僕の前に振り下ろされた斧は、僕の真上に突然現れた光の壁に受け止められる。
僕は、それにも気が付かず。ただ叫び続ける。
僕の上から突然光の柱が落ちて来て、周りに広がっていく。
広がった光は周りにいた豚を吹き飛ばし、ちぎり飛ばしながら、全てをかき消して行く。
赤い色を塗り替え、白い光がすべてを覆いつくす。
白しか見えない世界の中で、僕は泣いた。その場にへたりこんで、泣いた。
白い光が収まり。
空から雨が降って来て、土砂降りとなっていく。
僕の涙も町の煙も、全て流していく。けど僕の涙は止まらなかった。
僕は、力つきて、寝てしまうまで泣き続けたのだった。
[力の流入終了。個体名シュンリンデンバークに対し、レベルシステムからの変更完了。EPシステム定着。サポートシステム、【データベース】定着。個人仕様用音声補助メニュー、定着。補助スキル 補助システム、定着。世界との乖離を修正。シュンリンデンバークの素体変更完了。記憶の継承は失敗。設定年齢まで保留]
意識が無くなる前に、そんな言葉が聞こえたような気がしたけど、何がなんだかわからなかった。

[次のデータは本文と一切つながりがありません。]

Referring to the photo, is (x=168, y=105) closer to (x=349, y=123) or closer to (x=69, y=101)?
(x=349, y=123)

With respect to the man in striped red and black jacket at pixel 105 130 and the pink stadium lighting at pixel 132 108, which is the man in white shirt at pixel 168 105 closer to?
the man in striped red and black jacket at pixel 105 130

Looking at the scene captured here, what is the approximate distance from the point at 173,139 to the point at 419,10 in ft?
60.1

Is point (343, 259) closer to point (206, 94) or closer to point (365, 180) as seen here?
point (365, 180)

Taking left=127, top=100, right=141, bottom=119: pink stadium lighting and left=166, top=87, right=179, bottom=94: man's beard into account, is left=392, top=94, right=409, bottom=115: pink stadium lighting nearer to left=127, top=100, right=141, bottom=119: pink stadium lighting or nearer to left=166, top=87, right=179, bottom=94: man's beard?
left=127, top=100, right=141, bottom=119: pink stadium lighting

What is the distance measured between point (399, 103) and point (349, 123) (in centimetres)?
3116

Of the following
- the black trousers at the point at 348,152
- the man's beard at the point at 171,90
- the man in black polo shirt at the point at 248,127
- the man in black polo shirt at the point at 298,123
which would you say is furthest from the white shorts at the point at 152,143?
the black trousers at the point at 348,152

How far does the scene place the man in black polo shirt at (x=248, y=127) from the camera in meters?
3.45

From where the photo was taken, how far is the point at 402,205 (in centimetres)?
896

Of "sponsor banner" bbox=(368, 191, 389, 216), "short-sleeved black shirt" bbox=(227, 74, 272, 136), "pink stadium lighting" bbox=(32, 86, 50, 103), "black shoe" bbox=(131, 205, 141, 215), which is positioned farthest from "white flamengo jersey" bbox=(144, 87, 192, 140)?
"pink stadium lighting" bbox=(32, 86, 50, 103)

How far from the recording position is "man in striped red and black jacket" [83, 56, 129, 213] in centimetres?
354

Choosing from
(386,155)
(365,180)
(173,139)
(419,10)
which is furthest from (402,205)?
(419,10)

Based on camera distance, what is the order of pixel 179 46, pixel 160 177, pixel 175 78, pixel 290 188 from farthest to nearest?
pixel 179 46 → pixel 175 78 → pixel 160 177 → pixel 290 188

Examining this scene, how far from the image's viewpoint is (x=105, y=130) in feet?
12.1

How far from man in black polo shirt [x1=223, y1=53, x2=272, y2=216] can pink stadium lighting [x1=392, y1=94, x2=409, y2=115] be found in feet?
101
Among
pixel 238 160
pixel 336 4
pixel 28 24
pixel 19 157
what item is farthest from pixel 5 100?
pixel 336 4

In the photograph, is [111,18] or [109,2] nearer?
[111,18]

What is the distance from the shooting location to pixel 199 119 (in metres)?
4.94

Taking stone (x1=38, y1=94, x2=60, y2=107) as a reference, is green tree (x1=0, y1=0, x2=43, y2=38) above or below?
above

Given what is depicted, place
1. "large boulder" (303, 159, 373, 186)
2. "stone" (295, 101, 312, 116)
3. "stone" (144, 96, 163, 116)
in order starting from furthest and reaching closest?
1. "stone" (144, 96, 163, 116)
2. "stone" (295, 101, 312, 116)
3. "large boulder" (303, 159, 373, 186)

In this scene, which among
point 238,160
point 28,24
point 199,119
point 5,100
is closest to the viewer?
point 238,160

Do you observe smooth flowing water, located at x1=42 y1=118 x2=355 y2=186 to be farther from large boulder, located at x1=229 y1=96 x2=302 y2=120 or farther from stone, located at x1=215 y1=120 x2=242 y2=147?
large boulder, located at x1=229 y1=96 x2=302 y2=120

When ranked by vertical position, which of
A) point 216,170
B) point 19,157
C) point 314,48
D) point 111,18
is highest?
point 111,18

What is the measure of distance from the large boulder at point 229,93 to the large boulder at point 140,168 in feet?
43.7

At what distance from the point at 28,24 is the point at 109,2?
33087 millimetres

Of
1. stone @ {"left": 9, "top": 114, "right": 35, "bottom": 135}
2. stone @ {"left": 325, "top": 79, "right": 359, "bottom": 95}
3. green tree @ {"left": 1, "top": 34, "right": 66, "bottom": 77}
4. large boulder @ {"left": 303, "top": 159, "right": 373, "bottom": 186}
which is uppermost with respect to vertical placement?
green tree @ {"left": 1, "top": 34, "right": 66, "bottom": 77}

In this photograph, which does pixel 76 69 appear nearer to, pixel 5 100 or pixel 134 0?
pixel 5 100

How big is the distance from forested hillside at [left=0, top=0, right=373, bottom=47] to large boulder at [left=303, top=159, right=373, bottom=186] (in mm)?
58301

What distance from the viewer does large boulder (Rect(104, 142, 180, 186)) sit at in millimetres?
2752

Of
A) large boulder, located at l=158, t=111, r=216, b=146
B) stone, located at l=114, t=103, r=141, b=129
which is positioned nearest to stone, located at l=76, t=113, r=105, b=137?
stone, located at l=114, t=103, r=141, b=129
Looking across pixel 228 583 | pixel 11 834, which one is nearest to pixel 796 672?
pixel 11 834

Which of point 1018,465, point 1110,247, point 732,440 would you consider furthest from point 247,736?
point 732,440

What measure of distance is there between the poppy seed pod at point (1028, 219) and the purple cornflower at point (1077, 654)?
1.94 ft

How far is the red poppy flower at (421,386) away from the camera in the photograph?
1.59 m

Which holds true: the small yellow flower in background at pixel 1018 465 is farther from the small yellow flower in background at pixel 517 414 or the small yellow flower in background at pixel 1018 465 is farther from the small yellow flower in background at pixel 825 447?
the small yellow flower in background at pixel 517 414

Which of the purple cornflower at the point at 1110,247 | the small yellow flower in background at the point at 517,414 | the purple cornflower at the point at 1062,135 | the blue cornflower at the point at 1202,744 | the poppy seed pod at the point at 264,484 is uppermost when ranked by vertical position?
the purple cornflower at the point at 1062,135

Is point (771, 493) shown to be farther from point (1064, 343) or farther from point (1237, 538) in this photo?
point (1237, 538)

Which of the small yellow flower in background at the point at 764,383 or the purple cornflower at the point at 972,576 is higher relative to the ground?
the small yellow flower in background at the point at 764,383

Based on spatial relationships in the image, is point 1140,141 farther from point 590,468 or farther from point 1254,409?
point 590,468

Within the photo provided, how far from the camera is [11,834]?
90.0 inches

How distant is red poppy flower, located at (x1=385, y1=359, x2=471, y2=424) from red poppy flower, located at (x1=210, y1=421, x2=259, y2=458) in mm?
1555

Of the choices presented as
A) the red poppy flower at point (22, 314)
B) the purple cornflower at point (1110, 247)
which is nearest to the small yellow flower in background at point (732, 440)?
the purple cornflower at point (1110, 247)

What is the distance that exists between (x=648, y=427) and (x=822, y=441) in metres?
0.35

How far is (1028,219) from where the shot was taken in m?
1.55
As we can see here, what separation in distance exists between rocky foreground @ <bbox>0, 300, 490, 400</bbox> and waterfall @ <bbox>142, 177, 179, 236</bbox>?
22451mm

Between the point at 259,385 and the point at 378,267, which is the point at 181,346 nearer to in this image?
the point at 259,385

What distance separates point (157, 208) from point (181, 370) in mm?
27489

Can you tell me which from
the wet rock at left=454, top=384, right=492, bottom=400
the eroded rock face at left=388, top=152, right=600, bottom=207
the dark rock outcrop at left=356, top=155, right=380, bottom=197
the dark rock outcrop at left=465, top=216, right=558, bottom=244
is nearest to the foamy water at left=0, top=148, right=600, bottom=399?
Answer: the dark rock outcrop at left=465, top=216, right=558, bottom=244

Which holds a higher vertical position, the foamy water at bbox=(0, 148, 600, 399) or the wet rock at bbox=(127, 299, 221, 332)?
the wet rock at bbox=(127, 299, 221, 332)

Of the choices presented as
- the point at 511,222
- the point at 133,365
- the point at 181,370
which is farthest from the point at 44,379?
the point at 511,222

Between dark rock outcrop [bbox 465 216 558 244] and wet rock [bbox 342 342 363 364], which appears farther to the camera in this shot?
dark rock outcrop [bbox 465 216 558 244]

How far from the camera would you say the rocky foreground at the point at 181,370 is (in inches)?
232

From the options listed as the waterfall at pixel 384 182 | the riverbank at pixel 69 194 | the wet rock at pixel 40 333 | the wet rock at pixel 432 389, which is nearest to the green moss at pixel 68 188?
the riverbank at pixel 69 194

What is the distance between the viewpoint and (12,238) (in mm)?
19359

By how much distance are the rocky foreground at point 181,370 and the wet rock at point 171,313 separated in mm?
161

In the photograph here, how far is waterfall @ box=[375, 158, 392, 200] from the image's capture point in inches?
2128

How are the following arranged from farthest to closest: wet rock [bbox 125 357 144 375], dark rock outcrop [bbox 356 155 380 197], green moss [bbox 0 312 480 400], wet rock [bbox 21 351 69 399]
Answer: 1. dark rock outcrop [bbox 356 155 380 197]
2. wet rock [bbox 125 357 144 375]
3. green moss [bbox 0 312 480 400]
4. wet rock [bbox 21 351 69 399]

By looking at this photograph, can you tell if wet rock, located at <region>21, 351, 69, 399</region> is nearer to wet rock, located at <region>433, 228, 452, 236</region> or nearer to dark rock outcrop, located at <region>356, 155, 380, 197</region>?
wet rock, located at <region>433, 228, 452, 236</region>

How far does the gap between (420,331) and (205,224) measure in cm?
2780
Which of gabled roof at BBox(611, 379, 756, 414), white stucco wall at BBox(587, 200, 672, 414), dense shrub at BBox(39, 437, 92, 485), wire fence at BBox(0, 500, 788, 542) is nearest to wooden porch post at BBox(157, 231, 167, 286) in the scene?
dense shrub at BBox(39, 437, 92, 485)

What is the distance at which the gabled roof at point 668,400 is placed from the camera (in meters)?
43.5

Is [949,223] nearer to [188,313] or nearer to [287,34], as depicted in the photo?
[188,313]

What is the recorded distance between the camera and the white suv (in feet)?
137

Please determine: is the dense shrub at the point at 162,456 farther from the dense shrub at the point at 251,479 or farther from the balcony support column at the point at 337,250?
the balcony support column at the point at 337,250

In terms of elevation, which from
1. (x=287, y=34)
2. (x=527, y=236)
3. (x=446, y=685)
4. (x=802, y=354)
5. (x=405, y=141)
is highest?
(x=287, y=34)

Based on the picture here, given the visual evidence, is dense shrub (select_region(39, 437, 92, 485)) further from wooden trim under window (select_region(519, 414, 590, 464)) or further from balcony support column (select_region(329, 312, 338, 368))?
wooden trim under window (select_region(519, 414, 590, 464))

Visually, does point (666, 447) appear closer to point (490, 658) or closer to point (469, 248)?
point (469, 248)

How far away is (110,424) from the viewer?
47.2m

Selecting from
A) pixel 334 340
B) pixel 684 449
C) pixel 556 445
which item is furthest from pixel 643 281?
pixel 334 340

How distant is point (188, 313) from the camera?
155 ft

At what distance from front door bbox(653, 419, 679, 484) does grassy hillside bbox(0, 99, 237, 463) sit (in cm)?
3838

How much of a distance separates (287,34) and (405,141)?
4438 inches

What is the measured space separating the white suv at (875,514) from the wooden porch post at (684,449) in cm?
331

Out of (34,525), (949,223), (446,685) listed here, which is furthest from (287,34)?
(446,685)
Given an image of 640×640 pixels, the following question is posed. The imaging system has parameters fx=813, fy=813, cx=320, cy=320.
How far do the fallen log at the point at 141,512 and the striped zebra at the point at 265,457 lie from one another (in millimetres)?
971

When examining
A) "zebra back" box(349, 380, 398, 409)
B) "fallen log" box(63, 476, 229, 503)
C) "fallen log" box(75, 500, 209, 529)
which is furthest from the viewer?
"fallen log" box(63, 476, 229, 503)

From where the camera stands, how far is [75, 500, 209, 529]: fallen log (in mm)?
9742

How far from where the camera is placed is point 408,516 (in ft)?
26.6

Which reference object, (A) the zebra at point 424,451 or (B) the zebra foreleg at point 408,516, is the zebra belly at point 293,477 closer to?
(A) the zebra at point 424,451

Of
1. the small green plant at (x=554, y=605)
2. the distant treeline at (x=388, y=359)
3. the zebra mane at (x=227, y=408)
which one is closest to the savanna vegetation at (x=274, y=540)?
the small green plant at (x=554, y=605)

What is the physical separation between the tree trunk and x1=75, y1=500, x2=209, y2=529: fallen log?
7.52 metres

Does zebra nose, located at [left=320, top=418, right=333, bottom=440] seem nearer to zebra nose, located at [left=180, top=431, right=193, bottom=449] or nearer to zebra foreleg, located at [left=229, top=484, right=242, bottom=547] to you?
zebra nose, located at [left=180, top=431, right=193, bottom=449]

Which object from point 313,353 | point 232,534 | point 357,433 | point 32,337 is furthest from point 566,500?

僕が意識を手放す前に思っていた事は、、、ただ、ただ、寂しい。
どれくらいの時間が経ったのか。
燃え尽きた村に、ダチョウのような生物に乗った一団が村に入って来た。
銀色の鎧にそろえられたその一団は、騎士団のようであった。
「遅かったか」
到着と同時、ヒゲを生やした男性が小さく呟く。
「すぐに、生存者の確認を」
副長らしい、女性が指示を出す。
その声に、隊員全員が一斉に村に散らばって行く。
「ひどいありさまだな」
ヒゲの男は、周りを見回す。あちこちに、黒焦げの柱が突き立っている。
村の家は全て燃えているらしい。残っている家を見つける事は難しい。
石造りの倉庫ですら、壁は崩壊し、屋根が崩れ落ちている。
道や、地面にあちこちに落ちている、赤く染まった水だまりと人だったモノの欠片たち。
綺麗な女性の足が見え、一瞬生き残りかと思ったが、その足は付け根から上が無くなっていた。それを確認して、隊長は目をそらす。
「生き残りの子供を一人発見しました!」
隊員の一人が叫びながら報告する声が聞こえる。
「その子供一人だけか?生き残りは他にはいないか」
隊長はぼそりと呟く。他の隊員は首を振っていた。
「とても、生き残っているとは思えない状況です。子供一人、生き残っていることこそ奇跡でしょう」
「両親は?」
副隊長である女性騎士が隊員に問うも、
「近くに、母親と思われる腕は落ちていました」
「もう、いい」
その一言で全てを理解した副隊長は、片手で、部下の報告を止める。
「魔物は、本当にいないのか?これだけ損害を一晩だ。少なくても巨大な魔物の10匹くらいはいた可能性があるが」
「はい、全く姿が見えません」
「森に帰ったと思いたいが」
騎士団長は周りを見回すと、決断したのか。すぐに指示を出す。
「全員、撤収するぞ!夕方までは村人の遺体を集めて、聖炎による、葬送を行う。その後、急ぎ近くの町へと帰還する!行動開始っ」
「はっ!」
「隊長、いいのですか?王都は、調査終了次第、すぐに帰ってこいと言われていましたが」
「ああ。私にも、娘がいてな、近々騎士団に入るのだが、その部隊の防衛範囲がこの近くなのだよ。レイスやら、スケルトンが出たら、かわいそうだからな。親バカと言ってもらってかまわん」
笑い顔もなく、淡々と呟く。
「隊長が、追悼の儀礼を行う時の言い訳はいつも苦しいですね」
にこやかな笑顔を一瞬隊長に向ける、副隊長。
騎士団の面々は、黙々と町の真ん中に遺体や村人のカケラを集めて行く。
その後、数人により、聖炎を使用した死者の送りが行われた。
「隊長、あの子供は?」
「いつも通りだ。孤児は修道院に入れるしかあるまい。」
送り火を見続け、返事をする隊長。
そして、その送り火を見届けた後、騎士団は騎乗し帰って行ったのだった。
一人の男の子を連れて。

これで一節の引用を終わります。